During the game of desert island, the employees reference specific movies and books. Angela says she would take The Bible, A Purpose Driven Life, and The Da Vinci Code, but only to burn the last one. Dwight says that he would take the Physicians' Desk Reference, but hollow it out and fill it with supplies; he also states he would bring Harry Potter and the Sorcerer's Stone or Harry Potter and the Prisoner of Azkaban in case he got bored. Meredith says that she would bring Legends of the Fall, My Big Fat Greek Wedding, Legally Blonde, The Bridges of Madison County, and "just the pottery scene" from Ghost to watch. Pam picks Fargo, Edward Scissorhands, Dazed and Confused, The Breakfast Club, and The Princess Bride. After asking what Dwight would bring, Jim says The Crow.

==Reception==
"The Fire" originally aired on NBC in the United States on October 11, 2005. The episode was viewed by 7.6 million viewers and received a 3.7 rating/9% share among adults between the ages of 18 and 49. This means that it was seen by 3.7% of all 18- to 49-year-olds, and 9% of all 18- to 49-year-olds watching television at the time of the broadcast. The episode won its timeslot. An encore presentation of the episode, on June 6, 2006, received 1.9 rating/6% share and was viewed by over 4.6 million viewers.

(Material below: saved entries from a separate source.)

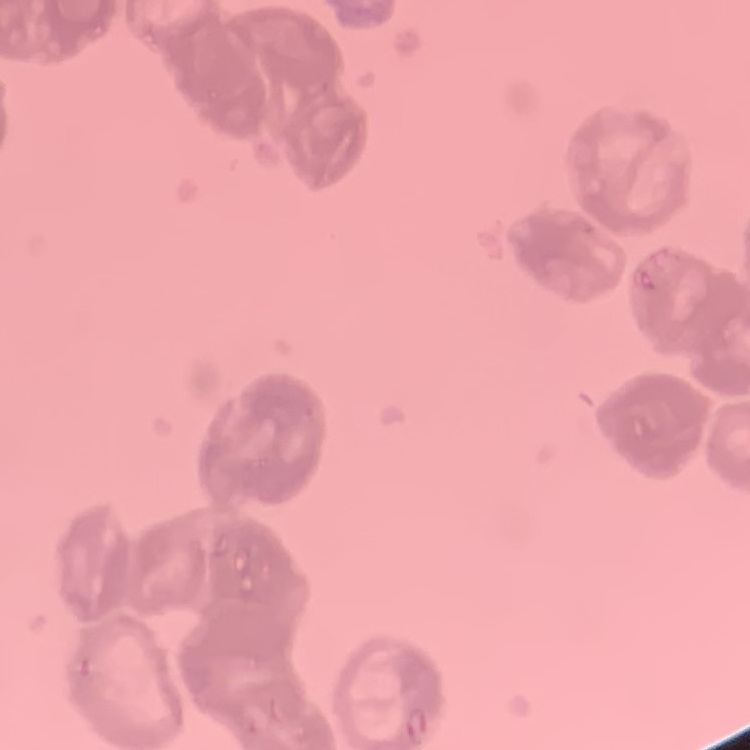
Summary:
  - Red blood cell morphology: rouleaux formation
  - Stain: Field's or Giemsa
  - Preparation: thin peripheral smear
  - Image type: square crop of a larger photomicrograph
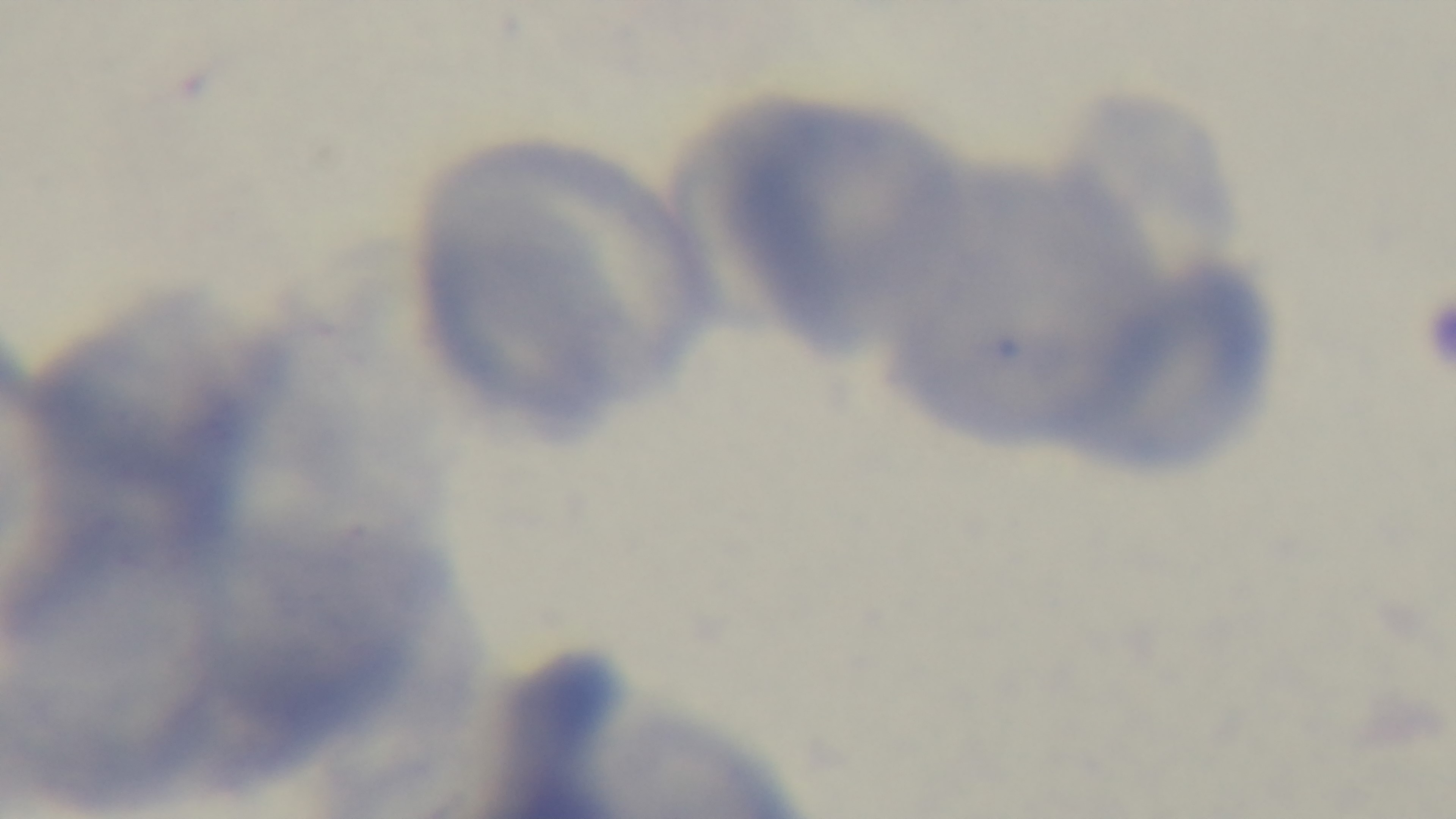 Light microscopy. Malaria status: uninfected. 100x oil-immersion objective. Giemsa-stained. Preparation: thin. Captured with a mounted 4K digital camera. Single field of view.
Locate every Plasmodium parasite.
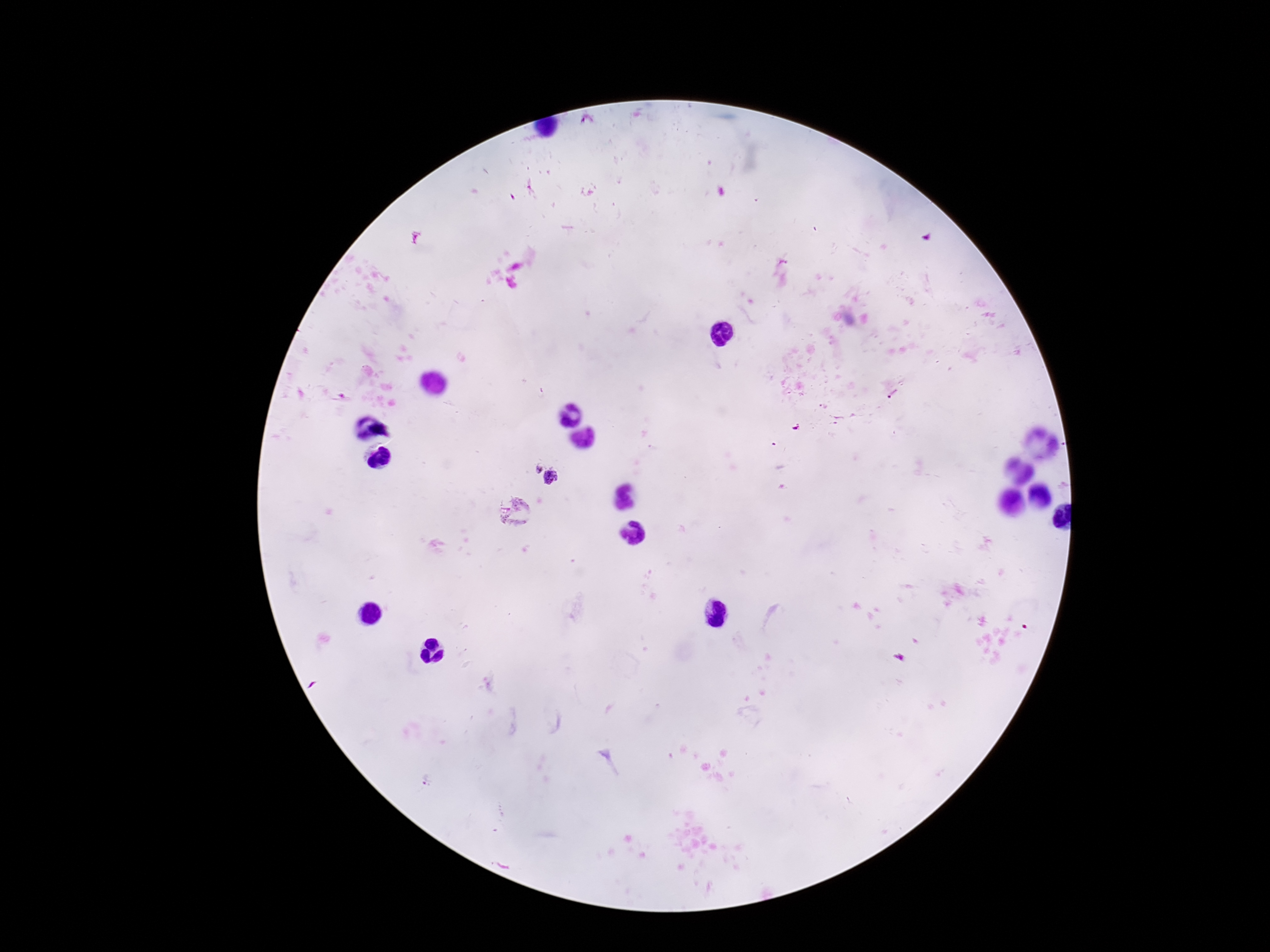

Approximate centers as (x, y) in pixels.
Plasmodium parasites: (893, 394), (534, 466), (552, 479), (516, 513).

preparation: thick peripheral-blood smear
image_size: 1270×952 pixels
patient_malaria_status: positive
magnification: 100x
stain: Giemsa
field_of_view: one from this slide
capture: smartphone camera through the microscope eyepiece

"The Fire" received mostly positive reviews from critics. TV Squad's Michael Sciannamea wrote that "The Fire" was "another good episode". Sciannamea went on to write that "show has definitely improved and it's nice to see the other characters emerge". "Miss Alli" of Television Without Pity graded the episode with a "B+". Dwight's reinterpretation of "We Didn't Start the Fire" inspired fans of The Office to make their own song parodies. One version, "Ryan Started the Fire", lists several events from The Office. After posting the song, Margaret Lyons from Entertainment Weekly wrote, "Yay for the Internet!"

Erik Adams of The A.V. Club awarded the episode an "A−", saying that "'The Fire' is not the second season's funniest half-hour, but I love it for its simplicity." Writing that the episode bore similarities to a bottle episode, he enjoyed the way that the conversations among the employees allowed the audience to more fully understand all of the individual characters. Adams also praised the interaction between Carell and Novak, as well as the performance of Wilson, which he called "unsettling".